A dispatch from the Lone Star State
We were lucky enough to attend the recent Texas Venture Gala (full recap here). Across a couple days of good conversation, it’s clear the Texas venture scene is evolving: the capital firehose has slowed in the state, with generally smaller checks and sharper conviction, but we’re still seeing a healthy serving of enthusiasm for sectors like energy and defense that lean on Texas’s heavy-industry backbone. It’s a healthy recalibration of expectations, but smart founders and investors are still building with long-term conviction. If you’re part of this next chapter (or want to be) join us Oct. 2 for the Texas Venture Fest, with 3,000+ Texans, 20+ venues, and 15+ cities participating.
$FLY, Firefly, Fly…
Firefly Aerospace filed its S-1 on Friday, aiming for a New York Stock Exchange debut under the undeniably perfect ticker $FLY. If you’re new around these parts, don’t mistake this as a typical “rocket startup chases Wall Street glory” story. Firefly’s path has been anything but easy: nearly wiped out by ownership drama and written off by many, the company refused to fold. Fast forward to today: it now has an orbital rocket, a NASA lunar lander contract, a $1.1B backlog (nearly 2× YoY), and the Pentagon’s rapid launch playbook has Firefly’s name written in. The books are still a work in progress — $176.9M in cash, $173.6M in debt, and much of the IPO proceeds tagged for paying down loans — but the revenue mix is already shifting: more is coming from spacecraft (Blue Ghost) than from launch. Firefly’s filing is proof that a relentless refusal to quit can outlast almost any setback, and it’s rare to see in a sector that seldom affords second chances. (We remember who bets early on hard things!)
Elsewhere in the space beat: Varda Space Industries has closed a $187M Series C, bringing its total raised to $329M. In just the past five months, Varda has launched and landed its second and third capsules, is flying its fourth (and first fully in-house build), and has W-5 on deck. What once sounded like speculative sci-fi — brewing high-value pharmaceuticals in microgravity, then reentering them at Mach 25 — is fast becoming routine (much like the regular launch, landing, and reuse of rocket boosters).
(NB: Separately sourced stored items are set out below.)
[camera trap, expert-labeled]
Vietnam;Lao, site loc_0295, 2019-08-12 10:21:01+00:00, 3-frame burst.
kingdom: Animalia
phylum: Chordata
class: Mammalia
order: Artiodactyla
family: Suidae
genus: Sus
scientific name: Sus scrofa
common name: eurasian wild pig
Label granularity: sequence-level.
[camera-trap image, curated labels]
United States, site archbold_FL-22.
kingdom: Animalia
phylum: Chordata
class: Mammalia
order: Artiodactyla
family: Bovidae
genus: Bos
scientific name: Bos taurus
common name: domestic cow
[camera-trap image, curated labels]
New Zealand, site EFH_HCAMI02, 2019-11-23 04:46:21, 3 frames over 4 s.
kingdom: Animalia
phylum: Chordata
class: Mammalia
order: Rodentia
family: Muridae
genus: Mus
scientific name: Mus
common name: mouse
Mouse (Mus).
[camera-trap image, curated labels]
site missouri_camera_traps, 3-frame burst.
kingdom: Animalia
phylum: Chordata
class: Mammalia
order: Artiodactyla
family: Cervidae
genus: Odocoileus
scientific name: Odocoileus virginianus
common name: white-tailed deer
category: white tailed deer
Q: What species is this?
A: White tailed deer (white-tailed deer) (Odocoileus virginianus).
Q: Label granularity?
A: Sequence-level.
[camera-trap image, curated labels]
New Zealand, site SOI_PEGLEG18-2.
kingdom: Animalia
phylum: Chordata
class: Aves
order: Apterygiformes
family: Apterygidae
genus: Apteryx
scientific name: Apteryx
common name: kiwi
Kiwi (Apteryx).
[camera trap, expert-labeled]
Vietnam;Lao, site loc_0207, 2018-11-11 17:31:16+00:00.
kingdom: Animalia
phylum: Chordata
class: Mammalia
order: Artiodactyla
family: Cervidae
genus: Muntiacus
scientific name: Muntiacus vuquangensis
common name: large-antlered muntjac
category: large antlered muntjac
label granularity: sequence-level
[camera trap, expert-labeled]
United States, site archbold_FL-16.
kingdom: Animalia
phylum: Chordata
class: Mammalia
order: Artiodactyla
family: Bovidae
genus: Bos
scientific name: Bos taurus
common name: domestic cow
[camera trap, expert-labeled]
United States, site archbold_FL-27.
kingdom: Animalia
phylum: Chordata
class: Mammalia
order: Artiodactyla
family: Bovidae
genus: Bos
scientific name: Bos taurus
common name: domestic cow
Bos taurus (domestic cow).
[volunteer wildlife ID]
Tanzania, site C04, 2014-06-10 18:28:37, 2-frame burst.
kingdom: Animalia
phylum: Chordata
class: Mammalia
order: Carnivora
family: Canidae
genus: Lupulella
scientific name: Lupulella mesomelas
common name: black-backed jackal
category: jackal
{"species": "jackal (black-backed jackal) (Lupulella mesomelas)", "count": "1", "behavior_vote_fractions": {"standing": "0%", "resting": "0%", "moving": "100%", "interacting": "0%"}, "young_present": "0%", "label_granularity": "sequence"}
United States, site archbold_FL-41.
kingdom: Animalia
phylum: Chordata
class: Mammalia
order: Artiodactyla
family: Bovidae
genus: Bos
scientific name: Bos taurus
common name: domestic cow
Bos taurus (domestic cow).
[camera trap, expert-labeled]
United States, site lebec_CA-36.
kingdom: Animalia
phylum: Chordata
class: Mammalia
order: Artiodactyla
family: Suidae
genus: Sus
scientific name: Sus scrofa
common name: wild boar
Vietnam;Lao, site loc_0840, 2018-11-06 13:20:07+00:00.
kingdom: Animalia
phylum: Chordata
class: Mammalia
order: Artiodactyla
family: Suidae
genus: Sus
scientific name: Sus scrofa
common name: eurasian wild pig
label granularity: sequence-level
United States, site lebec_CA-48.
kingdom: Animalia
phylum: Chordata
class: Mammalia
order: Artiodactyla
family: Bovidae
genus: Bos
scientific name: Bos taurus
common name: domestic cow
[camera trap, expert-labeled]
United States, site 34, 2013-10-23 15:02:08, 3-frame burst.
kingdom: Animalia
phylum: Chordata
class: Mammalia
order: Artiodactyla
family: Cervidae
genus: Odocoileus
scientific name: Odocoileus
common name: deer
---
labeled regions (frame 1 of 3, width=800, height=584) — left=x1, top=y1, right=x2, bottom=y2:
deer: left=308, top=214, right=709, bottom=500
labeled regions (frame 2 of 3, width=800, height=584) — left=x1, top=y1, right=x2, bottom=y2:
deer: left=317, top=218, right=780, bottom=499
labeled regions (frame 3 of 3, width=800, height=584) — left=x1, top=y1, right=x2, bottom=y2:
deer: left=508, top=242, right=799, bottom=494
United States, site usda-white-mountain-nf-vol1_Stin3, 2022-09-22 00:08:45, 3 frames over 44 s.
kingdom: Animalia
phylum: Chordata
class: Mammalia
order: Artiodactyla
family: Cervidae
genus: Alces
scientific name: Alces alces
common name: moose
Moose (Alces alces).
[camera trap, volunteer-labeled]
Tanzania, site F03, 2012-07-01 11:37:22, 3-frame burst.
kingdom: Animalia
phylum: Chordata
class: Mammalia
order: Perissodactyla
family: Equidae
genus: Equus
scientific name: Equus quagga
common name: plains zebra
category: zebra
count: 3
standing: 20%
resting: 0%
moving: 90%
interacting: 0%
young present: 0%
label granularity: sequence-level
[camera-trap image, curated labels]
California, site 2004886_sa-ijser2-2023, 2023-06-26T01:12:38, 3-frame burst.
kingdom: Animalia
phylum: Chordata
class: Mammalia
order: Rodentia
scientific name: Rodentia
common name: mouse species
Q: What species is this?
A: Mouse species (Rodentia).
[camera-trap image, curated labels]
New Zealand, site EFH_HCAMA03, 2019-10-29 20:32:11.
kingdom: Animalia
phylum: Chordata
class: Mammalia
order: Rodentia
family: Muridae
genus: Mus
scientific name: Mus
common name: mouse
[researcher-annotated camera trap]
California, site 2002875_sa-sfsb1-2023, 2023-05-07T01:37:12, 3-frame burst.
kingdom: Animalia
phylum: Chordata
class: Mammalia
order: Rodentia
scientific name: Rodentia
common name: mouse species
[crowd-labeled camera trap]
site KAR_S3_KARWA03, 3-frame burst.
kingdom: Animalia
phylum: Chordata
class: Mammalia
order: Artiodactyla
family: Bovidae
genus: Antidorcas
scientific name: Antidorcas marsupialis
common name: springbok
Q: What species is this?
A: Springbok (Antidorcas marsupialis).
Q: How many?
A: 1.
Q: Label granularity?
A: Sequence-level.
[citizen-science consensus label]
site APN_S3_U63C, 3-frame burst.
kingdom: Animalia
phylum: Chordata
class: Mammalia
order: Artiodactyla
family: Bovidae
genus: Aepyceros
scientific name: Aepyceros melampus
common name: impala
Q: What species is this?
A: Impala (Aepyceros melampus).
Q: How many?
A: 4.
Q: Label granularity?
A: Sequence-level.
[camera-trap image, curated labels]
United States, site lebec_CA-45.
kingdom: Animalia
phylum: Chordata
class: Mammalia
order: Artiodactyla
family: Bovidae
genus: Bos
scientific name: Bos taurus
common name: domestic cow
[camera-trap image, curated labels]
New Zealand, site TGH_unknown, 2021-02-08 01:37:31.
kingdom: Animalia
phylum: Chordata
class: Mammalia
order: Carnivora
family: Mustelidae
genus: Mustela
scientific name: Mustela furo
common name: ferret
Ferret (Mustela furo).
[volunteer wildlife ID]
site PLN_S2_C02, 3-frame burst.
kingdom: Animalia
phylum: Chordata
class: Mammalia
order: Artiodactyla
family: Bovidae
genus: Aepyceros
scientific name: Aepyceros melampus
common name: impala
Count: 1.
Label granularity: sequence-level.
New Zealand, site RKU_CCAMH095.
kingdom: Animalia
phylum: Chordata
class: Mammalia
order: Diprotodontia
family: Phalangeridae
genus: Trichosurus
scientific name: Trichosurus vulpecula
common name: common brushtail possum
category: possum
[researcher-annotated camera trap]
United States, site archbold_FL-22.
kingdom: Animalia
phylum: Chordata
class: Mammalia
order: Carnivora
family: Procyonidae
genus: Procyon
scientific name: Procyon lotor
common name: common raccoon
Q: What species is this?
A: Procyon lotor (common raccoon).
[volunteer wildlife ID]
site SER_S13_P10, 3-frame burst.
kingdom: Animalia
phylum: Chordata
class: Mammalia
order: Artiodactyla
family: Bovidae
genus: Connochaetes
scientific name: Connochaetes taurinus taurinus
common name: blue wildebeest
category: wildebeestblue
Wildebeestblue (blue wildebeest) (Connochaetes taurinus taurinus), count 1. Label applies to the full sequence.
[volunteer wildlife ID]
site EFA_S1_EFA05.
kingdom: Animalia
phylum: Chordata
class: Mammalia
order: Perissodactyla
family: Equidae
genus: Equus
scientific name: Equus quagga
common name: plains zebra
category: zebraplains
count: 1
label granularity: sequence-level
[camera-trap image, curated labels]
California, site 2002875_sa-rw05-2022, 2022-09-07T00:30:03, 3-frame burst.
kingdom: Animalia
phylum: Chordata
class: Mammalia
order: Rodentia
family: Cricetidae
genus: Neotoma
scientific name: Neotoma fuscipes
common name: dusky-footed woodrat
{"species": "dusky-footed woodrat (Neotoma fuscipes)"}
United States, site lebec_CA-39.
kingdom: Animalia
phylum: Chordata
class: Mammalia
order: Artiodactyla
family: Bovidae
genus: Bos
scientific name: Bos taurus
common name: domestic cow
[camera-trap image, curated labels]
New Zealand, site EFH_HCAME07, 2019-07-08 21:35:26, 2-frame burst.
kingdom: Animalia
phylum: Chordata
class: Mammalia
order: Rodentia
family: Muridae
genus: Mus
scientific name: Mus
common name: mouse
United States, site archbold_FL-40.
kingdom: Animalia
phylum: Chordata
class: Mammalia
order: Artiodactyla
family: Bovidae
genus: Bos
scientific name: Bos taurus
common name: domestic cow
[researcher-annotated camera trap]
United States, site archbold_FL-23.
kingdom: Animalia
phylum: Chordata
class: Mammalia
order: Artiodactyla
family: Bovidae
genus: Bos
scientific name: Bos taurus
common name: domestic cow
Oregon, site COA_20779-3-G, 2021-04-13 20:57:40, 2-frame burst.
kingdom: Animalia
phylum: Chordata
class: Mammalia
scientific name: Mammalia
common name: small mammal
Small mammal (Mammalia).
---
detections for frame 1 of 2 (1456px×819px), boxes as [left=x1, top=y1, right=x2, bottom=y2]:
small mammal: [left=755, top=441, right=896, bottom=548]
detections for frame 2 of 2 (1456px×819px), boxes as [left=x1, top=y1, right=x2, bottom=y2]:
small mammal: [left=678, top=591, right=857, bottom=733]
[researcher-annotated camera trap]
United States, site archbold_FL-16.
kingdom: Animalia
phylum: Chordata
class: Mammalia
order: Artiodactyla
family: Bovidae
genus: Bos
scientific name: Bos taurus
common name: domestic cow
And while we’re on the topic of reusable rockets, secondary trades now price SpaceX at ~$400B — valuing it well above the foundation model provider powering a million AI app wrapper dreams (OpenAI @ $300B) and the purveyor of the all-powerful TikTok algorithm that’s atomizing Americans’ attention spans (ByteDance @ $215–$230B).
Rather than fixate on valuation, we’ll note a deeper bifurcation in the market. In a world where it’s easier than ever to spin up a $1M ARR “AI-powered” SaaS app, or go viral overnight, these short-term, non-durable wins can be undone as quickly as they appear. Real, lasting, and compounding value is accruing to the real-world builders: those who bend metal, launch hardware, own their supply chains, master operational complexity, and deliver physical products/infrastructure for the next century.